-- START OF Provided records --

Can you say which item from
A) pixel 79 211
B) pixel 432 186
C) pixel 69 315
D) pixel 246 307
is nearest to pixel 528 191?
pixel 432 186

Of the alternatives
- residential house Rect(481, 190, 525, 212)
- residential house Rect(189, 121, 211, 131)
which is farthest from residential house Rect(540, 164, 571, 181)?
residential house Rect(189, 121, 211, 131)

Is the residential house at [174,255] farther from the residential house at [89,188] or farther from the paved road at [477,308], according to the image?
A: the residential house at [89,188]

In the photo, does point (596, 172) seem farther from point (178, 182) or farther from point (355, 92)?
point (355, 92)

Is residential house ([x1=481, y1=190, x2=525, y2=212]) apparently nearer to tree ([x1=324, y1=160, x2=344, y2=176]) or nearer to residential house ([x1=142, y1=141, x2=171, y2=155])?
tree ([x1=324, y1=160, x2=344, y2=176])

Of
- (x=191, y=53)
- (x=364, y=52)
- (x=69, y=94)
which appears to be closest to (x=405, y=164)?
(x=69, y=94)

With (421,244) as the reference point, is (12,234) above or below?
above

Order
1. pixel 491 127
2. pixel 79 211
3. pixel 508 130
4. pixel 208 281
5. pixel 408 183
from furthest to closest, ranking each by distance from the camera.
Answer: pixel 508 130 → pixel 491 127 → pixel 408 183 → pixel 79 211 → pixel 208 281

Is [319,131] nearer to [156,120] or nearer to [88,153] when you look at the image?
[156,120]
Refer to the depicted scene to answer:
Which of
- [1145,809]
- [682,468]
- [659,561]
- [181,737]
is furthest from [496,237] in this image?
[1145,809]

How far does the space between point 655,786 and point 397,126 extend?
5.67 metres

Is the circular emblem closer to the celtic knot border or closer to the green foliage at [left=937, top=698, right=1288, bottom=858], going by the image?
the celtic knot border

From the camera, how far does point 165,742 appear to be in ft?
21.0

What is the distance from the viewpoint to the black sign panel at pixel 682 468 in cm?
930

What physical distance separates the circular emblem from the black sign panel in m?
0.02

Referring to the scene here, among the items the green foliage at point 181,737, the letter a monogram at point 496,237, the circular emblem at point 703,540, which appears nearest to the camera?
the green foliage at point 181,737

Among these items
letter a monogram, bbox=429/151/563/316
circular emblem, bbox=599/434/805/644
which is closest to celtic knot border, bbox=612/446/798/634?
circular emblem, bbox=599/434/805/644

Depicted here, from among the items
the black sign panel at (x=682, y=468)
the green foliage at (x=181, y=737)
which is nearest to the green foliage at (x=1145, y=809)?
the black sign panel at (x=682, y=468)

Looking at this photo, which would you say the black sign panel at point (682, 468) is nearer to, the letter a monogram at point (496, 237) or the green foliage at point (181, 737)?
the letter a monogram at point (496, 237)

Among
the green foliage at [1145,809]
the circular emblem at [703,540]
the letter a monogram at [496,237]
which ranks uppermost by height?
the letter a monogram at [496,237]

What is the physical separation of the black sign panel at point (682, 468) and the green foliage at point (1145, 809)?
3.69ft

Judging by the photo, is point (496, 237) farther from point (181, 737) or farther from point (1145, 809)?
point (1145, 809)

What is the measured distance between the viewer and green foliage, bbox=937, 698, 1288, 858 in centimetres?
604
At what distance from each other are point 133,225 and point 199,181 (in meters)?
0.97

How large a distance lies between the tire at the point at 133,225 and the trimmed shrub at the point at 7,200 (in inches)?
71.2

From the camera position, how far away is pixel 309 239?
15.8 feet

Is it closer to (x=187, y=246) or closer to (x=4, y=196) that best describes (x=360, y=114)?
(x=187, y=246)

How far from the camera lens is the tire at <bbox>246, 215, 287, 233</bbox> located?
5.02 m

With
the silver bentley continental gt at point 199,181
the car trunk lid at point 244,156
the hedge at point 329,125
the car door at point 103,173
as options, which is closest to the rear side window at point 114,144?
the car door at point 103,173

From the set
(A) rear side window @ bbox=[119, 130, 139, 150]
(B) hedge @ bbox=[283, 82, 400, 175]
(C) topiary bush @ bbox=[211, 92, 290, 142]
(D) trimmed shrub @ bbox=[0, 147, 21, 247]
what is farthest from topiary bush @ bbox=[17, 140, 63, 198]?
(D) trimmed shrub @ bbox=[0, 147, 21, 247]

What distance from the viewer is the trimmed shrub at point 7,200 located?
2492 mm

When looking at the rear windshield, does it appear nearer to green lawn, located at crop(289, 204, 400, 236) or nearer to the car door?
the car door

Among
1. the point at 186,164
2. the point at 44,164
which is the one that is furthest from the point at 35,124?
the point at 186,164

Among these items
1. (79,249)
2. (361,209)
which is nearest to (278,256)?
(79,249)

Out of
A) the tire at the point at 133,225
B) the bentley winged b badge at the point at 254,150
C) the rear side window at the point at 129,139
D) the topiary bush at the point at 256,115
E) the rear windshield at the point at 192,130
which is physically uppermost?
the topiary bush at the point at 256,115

-- END OF Provided records --
-- START OF Provided records --

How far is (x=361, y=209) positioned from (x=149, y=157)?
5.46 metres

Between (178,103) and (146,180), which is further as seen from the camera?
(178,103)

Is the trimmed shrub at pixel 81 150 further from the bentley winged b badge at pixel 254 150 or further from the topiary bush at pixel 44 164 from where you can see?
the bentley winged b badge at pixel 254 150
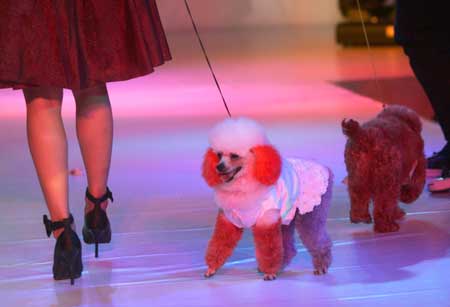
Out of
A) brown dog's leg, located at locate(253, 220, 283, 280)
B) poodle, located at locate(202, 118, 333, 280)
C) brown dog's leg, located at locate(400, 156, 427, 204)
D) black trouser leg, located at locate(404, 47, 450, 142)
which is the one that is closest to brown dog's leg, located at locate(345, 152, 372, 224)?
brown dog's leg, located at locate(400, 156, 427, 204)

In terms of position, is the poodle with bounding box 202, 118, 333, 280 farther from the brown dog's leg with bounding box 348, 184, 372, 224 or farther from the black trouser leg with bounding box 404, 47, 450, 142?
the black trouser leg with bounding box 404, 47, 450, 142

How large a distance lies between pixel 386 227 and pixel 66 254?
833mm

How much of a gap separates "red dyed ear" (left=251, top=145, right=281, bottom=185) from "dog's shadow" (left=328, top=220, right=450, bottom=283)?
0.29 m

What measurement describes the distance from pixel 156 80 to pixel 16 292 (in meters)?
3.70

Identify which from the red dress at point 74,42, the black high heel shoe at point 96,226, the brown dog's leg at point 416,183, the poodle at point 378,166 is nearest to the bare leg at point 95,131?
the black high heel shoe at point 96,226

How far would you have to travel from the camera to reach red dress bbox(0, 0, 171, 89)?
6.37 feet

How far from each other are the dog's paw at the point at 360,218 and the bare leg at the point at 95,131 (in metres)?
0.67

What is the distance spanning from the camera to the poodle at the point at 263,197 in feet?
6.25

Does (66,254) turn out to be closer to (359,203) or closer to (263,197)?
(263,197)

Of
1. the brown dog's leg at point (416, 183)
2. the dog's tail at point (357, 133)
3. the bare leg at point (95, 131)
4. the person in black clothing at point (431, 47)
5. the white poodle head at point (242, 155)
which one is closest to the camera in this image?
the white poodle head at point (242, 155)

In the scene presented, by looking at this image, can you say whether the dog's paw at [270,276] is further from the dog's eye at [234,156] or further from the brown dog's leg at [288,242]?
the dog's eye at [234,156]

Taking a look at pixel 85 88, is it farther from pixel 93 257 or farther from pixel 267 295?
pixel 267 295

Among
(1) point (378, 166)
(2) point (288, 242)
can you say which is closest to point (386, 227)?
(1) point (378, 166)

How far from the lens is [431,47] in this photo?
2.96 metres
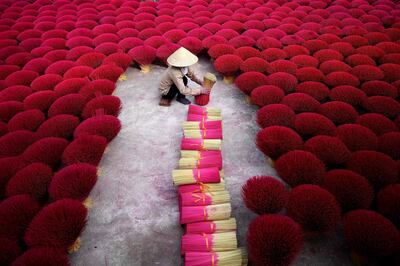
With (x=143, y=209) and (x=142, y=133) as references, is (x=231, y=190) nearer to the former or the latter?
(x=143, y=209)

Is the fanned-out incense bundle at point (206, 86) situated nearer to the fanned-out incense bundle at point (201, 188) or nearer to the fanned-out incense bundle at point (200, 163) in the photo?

-- END OF Provided records --

_Task_
Substitute "joss stick bundle" for "incense bundle" in the entries between the line holding "With (x=143, y=209)" and the line holding "Is the fanned-out", inclusive. Write out only those lines, with nothing else changed.

_Result below_
With (x=143, y=209) and (x=142, y=133) as references, is (x=231, y=190) nearer to the former or the latter?
(x=143, y=209)

Is the fanned-out joss stick bundle at point (206, 86) situated nearer to the fanned-out joss stick bundle at point (201, 188) or nearer to the fanned-out joss stick bundle at point (200, 163) in the photo?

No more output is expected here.